I do a lot of snorkeling wearing a 7mm farmer John with Jacket, hood, gloves and boots, depending on the water temperature.

In colder water, I am comfortable with the whole shebang, but freeze without the gloves, boots, and hood. Especially the hood.

I often wear the jacket most of the summer snorkeling here in Michigan. Why? Even though the water may feel refreshing to casual swimmers, it is amazing how downright cold it can get after an hour or more of constant immersion.

The point is, don't assume that a wetsuit will keep you warm, and safe, in 55-65 degree water just because that is the low end of the temperature range listed for that suit. Without boots, gloves and hood, you should probably look at the upper end of the quoted temperature range for a more realistic idea of what a wetsuit can do for you.
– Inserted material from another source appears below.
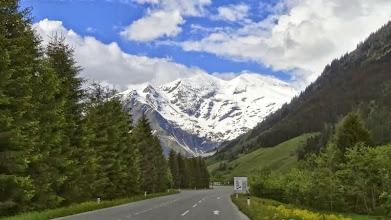 """Photo: Das Glocknergebiet liegt im österreichischen Nationalpark """"Hohe Tauern"""" . Der Großglockner selbst ist mit 3798 m der höchste Berg Österreichs."""
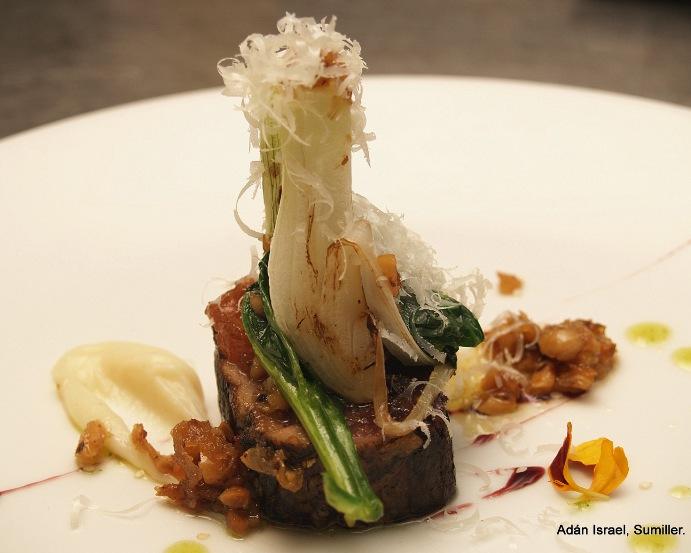 Atún,avellanas y cebolleta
This is all assuming, of course, that you might end up in the water for a prolonged period of time. Wearing a 3mm wetsuit in 50 degree water will just prolong your suffering if you fall out of your kayak and watch it blow away from you in the ocean.

Mind Games
Like you Sing, I’ve got about half an ounce of body fat on me. I’m still striving to hit the 150# mark!! I hate being cold after being hypothermic a couple of times so cold water in my eyes is considered a killer, once I get cold I have a mighty hard time getting warm again. BUT, I really think a lot of it is psychological for me. Just the thought of getting totally wet is enough for me to start shivering and the few times I’ve dumped in cold water I’ve been cold even though I’ve changed into dry warm cloths, had some hot liquids and something to eat. Somewhere in my grey matter is a little switch that says once you are cold that’s it buddy!! Now, where is that pizza, sub, and milkshake, I need to put on some weight!!